*PROBLEM DESCRIPTION*: Exact copies of all the entries are needed.

***** DATA FOR PROCESSING *****

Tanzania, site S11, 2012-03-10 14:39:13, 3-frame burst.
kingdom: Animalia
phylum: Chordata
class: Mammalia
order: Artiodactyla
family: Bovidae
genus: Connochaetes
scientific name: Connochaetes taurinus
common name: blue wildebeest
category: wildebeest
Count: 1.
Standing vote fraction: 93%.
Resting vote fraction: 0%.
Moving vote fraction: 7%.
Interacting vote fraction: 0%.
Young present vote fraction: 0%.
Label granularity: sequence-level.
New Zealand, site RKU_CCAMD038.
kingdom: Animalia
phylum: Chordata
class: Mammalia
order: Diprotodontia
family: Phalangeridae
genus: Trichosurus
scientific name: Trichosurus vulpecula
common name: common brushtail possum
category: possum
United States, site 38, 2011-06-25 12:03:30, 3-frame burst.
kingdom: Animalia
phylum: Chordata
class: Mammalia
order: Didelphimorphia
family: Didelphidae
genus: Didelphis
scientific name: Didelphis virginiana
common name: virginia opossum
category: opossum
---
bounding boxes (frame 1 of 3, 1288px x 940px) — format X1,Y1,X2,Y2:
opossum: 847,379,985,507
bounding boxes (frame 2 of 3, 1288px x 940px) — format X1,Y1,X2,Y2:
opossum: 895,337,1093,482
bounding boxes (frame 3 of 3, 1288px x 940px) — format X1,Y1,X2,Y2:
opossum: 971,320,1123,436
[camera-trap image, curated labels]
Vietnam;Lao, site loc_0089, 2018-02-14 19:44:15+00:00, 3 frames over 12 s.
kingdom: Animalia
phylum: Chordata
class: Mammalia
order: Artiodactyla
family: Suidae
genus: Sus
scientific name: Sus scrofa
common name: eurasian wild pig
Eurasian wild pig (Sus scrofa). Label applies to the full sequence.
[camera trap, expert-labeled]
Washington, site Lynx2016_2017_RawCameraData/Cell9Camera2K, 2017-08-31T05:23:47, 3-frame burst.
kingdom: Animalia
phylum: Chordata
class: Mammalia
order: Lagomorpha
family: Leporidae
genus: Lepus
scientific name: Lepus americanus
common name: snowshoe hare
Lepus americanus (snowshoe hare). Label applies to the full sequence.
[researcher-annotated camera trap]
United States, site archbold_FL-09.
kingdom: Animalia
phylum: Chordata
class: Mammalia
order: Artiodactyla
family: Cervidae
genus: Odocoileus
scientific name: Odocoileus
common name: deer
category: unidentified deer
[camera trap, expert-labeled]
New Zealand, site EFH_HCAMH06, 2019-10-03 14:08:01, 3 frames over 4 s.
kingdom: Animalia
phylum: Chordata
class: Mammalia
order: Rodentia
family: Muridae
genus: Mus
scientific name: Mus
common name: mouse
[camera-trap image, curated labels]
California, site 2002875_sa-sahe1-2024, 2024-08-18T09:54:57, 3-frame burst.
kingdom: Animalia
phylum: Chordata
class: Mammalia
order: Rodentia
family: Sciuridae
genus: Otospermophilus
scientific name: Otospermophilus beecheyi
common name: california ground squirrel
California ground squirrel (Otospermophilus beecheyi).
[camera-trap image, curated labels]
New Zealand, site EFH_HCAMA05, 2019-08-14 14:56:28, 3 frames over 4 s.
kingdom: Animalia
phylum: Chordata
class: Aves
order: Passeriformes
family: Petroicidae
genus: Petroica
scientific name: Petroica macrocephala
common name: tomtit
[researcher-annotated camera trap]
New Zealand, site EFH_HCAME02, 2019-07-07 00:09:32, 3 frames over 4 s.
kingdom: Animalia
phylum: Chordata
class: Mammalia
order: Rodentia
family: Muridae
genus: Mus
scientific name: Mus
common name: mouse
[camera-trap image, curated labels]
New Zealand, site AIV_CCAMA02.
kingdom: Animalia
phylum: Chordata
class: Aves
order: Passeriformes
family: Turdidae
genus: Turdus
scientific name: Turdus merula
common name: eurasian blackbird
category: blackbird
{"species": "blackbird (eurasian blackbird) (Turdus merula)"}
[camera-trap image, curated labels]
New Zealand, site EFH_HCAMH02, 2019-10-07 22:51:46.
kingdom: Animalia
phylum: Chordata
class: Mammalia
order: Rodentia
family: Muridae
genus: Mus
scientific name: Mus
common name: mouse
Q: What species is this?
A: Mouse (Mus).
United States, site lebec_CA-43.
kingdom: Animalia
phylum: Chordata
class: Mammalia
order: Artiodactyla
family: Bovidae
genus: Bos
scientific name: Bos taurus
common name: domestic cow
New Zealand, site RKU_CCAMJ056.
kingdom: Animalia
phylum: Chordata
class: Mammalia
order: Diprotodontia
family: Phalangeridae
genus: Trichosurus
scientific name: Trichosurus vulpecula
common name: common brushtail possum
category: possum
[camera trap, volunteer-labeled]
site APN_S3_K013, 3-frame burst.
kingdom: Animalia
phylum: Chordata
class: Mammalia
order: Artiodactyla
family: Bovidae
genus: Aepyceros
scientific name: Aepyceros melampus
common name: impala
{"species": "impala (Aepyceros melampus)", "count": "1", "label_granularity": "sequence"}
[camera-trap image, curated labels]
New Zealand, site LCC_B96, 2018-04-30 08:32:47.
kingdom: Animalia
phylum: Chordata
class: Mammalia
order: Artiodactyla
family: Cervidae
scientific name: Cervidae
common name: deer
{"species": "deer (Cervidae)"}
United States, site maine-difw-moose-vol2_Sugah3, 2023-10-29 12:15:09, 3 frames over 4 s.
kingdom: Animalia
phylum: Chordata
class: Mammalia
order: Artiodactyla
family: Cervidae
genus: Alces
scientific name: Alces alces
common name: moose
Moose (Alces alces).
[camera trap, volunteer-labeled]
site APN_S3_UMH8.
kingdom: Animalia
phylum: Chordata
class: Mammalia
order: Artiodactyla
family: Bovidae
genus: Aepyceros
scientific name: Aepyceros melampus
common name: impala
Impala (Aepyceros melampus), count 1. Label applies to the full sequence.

*****

*EXERCISE RESPONSE*:
Tanzania, site S11, 2012-03-10 14:39:13, 3-frame burst.
kingdom: Animalia
phylum: Chordata
class: Mammalia
order: Artiodactyla
family: Bovidae
genus: Connochaetes
scientific name: Connochaetes taurinus
common name: blue wildebeest
category: wildebeest
Count: 1.
Standing vote fraction: 93%.
Resting vote fraction: 0%.
Moving vote fraction: 7%.
Interacting vote fraction: 0%.
Young present vote fraction: 0%.
Label granularity: sequence-level.
New Zealand, site RKU_CCAMD038.
kingdom: Animalia
phylum: Chordata
class: Mammalia
order: Diprotodontia
family: Phalangeridae
genus: Trichosurus
scientific name: Trichosurus vulpecula
common name: common brushtail possum
category: possum
United States, site 38, 2011-06-25 12:03:30, 3-frame burst.
kingdom: Animalia
phylum: Chordata
class: Mammalia
order: Didelphimorphia
family: Didelphidae
genus: Didelphis
scientific name: Didelphis virginiana
common name: virginia opossum
category: opossum
---
bounding boxes (frame 1 of 3, 1288px x 940px) — format X1,Y1,X2,Y2:
opossum: 847,379,985,507
bounding boxes (frame 2 of 3, 1288px x 940px) — format X1,Y1,X2,Y2:
opossum: 895,337,1093,482
bounding boxes (frame 3 of 3, 1288px x 940px) — format X1,Y1,X2,Y2:
opossum: 971,320,1123,436
[camera-trap image, curated labels]
Vietnam;Lao, site loc_0089, 2018-02-14 19:44:15+00:00, 3 frames over 12 s.
kingdom: Animalia
phylum: Chordata
class: Mammalia
order: Artiodactyla
family: Suidae
genus: Sus
scientific name: Sus scrofa
common name: eurasian wild pig
Eurasian wild pig (Sus scrofa). Label applies to the full sequence.
[camera trap, expert-labeled]
Washington, site Lynx2016_2017_RawCameraData/Cell9Camera2K, 2017-08-31T05:23:47, 3-frame burst.
kingdom: Animalia
phylum: Chordata
class: Mammalia
order: Lagomorpha
family: Leporidae
genus: Lepus
scientific name: Lepus americanus
common name: snowshoe hare
Lepus americanus (snowshoe hare). Label applies to the full sequence.
[researcher-annotated camera trap]
United States, site archbold_FL-09.
kingdom: Animalia
phylum: Chordata
class: Mammalia
order: Artiodactyla
family: Cervidae
genus: Odocoileus
scientific name: Odocoileus
common name: deer
category: unidentified deer
[camera trap, expert-labeled]
New Zealand, site EFH_HCAMH06, 2019-10-03 14:08:01, 3 frames over 4 s.
kingdom: Animalia
phylum: Chordata
class: Mammalia
order: Rodentia
family: Muridae
genus: Mus
scientific name: Mus
common name: mouse
[camera-trap image, curated labels]
California, site 2002875_sa-sahe1-2024, 2024-08-18T09:54:57, 3-frame burst.
kingdom: Animalia
phylum: Chordata
class: Mammalia
order: Rodentia
family: Sciuridae
genus: Otospermophilus
scientific name: Otospermophilus beecheyi
common name: california ground squirrel
California ground squirrel (Otospermophilus beecheyi).
[camera-trap image, curated labels]
New Zealand, site EFH_HCAMA05, 2019-08-14 14:56:28, 3 frames over 4 s.
kingdom: Animalia
phylum: Chordata
class: Aves
order: Passeriformes
family: Petroicidae
genus: Petroica
scientific name: Petroica macrocephala
common name: tomtit
[researcher-annotated camera trap]
New Zealand, site EFH_HCAME02, 2019-07-07 00:09:32, 3 frames over 4 s.
kingdom: Animalia
phylum: Chordata
class: Mammalia
order: Rodentia
family: Muridae
genus: Mus
scientific name: Mus
common name: mouse
[camera-trap image, curated labels]
New Zealand, site AIV_CCAMA02.
kingdom: Animalia
phylum: Chordata
class: Aves
order: Passeriformes
family: Turdidae
genus: Turdus
scientific name: Turdus merula
common name: eurasian blackbird
category: blackbird
{"species": "blackbird (eurasian blackbird) (Turdus merula)"}
[camera-trap image, curated labels]
New Zealand, site EFH_HCAMH02, 2019-10-07 22:51:46.
kingdom: Animalia
phylum: Chordata
class: Mammalia
order: Rodentia
family: Muridae
genus: Mus
scientific name: Mus
common name: mouse
Q: What species is this?
A: Mouse (Mus).
United States, site lebec_CA-43.
kingdom: Animalia
phylum: Chordata
class: Mammalia
order: Artiodactyla
family: Bovidae
genus: Bos
scientific name: Bos taurus
common name: domestic cow
New Zealand, site RKU_CCAMJ056.
kingdom: Animalia
phylum: Chordata
class: Mammalia
order: Diprotodontia
family: Phalangeridae
genus: Trichosurus
scientific name: Trichosurus vulpecula
common name: common brushtail possum
category: possum
[camera trap, volunteer-labeled]
site APN_S3_K013, 3-frame burst.
kingdom: Animalia
phylum: Chordata
class: Mammalia
order: Artiodactyla
family: Bovidae
genus: Aepyceros
scientific name: Aepyceros melampus
common name: impala
{"species": "impala (Aepyceros melampus)", "count": "1", "label_granularity": "sequence"}
[camera-trap image, curated labels]
New Zealand, site LCC_B96, 2018-04-30 08:32:47.
kingdom: Animalia
phylum: Chordata
class: Mammalia
order: Artiodactyla
family: Cervidae
scientific name: Cervidae
common name: deer
{"species": "deer (Cervidae)"}
United States, site maine-difw-moose-vol2_Sugah3, 2023-10-29 12:15:09, 3 frames over 4 s.
kingdom: Animalia
phylum: Chordata
class: Mammalia
order: Artiodactyla
family: Cervidae
genus: Alces
scientific name: Alces alces
common name: moose
Moose (Alces alces).
[camera trap, volunteer-labeled]
site APN_S3_UMH8.
kingdom: Animalia
phylum: Chordata
class: Mammalia
order: Artiodactyla
family: Bovidae
genus: Aepyceros
scientific name: Aepyceros melampus
common name: impala
Impala (Aepyceros melampus), count 1. Label applies to the full sequence.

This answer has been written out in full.